_WORK INSTRUCTIONS_
Copy the passage of the email reply below word for word, from "Yes, interesting thoughts." to "live coders experience.".

Hi Curt,
On 4 March 2014 21:08, Curt Cloninger <[log in to unmask]> wrote:
> Just to play devil's advocate (and to tease out even more nuanced differences between code and text), i would argue (following Bakhtin), that reading any human language text is an utterance event. So in this sense, anyone who has ever written anything (code, a shopping list, a sonnet) is a future typist, recording their utterance into a time-shifted medium that awaits any number of future readings (utterances/run-time events) in any number of unforseen affective, real-time, historical contexts.
Yes, interesting thoughts. Also, I wrote that text last summer, and
you've responded to it as a kind of reply to your post from earlier
today, which kind of plays into your hands. :)
> And any live jazz sax performer is involved in similar experiential feedback loops that live coders experience.
I often play with free jazz musicians, so I hope so.

_RECORD SET_
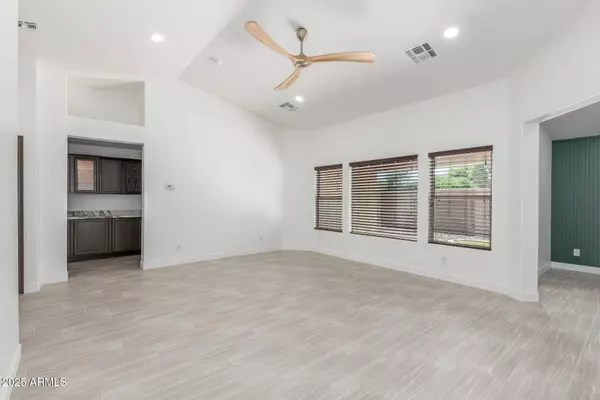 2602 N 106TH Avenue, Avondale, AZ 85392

...

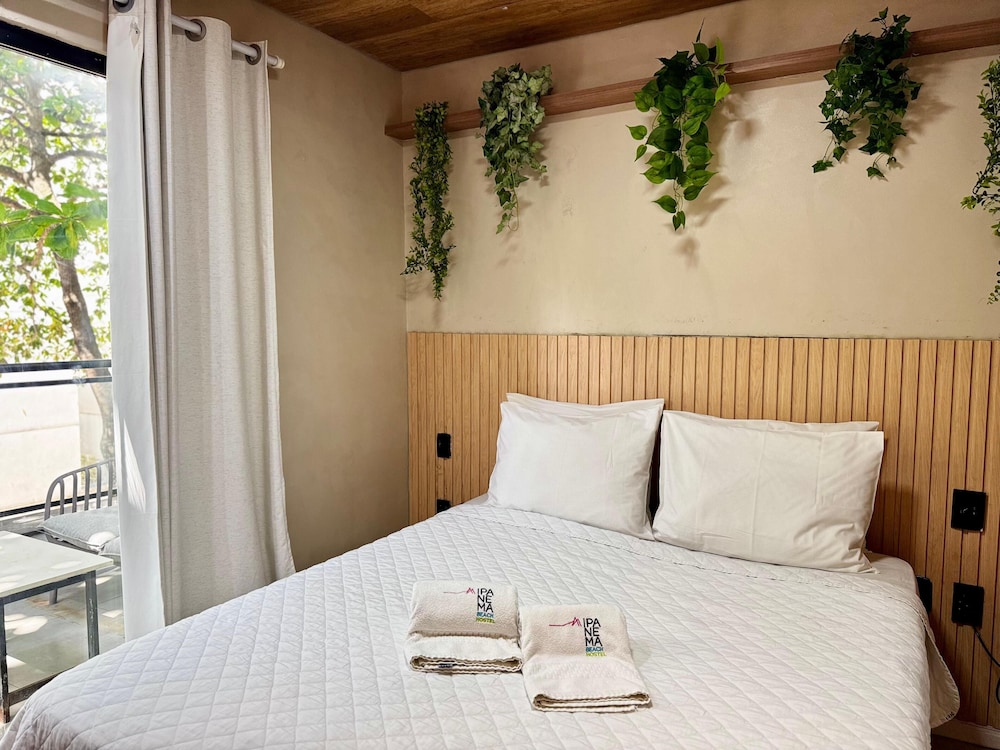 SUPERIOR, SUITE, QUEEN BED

_WRITTEN ANSWER_
Yes, interesting thoughts. Also, I wrote that text last summer, and
you've responded to it as a kind of reply to your post from earlier
today, which kind of plays into your hands. :)
> And any live jazz sax performer is involved in similar experiential feedback loops that live coders experience.